By implementing these steps, we can significantly improve the reproducibility, maintainability, and shareability of our physics analyses.

A quick remark on LAW

While some analysts utilize the Luigi Analysis Workflow (LAW)[https://github.com/riga/law], a workflow orchestration tool built on top of Spotify’s (Luigi)[https://github.com/spotify/luigi] and developed by a CMS physicist, this tutorial focuses on Snakemake. Both LAW and Snakemake are excellent tools, and if you’re already using LAW for your workflow management, that’s great!

What does reproducibility has to do with me?


Who are the first users of a reproducible workflow?

Me, myself and my group. 😁

While we’ve discussed capturing entire CMS analyses, the benefits of reproducible workflows extend beyond best practices.

  • Streamlining Repetitive Tasks: Many analyses involve numerous small, repetitive steps. Workflow orchestration tools automate these tasks, saving significant time and resources.
  • Facilitating Future Revisions: With increasingly complex analyses and rigorous CMS review processes, the need to revisit and modify earlier steps in the analysis is inevitable.

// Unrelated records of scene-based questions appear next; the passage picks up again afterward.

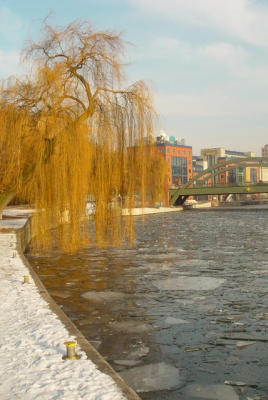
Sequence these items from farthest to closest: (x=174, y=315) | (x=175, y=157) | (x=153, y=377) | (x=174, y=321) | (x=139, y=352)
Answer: (x=175, y=157) → (x=174, y=315) → (x=174, y=321) → (x=139, y=352) → (x=153, y=377)

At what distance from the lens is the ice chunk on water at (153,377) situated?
5.01m

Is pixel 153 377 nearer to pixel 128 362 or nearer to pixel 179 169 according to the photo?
pixel 128 362

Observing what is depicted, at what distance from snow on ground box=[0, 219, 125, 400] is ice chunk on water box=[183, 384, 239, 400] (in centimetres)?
94

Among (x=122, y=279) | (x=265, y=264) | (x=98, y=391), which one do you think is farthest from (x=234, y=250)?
(x=98, y=391)

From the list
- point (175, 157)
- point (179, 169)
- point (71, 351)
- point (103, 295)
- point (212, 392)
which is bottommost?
point (212, 392)

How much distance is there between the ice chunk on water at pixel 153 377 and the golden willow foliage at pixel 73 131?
7.87 m

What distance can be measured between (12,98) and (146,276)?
6113 millimetres

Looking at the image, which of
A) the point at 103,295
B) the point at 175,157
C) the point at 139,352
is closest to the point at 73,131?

A well-defined workflow ensures that these revisions can be implemented efficiently and accurately, preventing the need to “reinvent the wheel.”

Ultimately, remember that the most frequent user of your analysis code will be your future self.

Key Points

  • Workflow orchestration tools automate repetitive tasks, saving time and resources.
  • Well-defined workflows facilitate efficient and accurate revisions in complex analyses.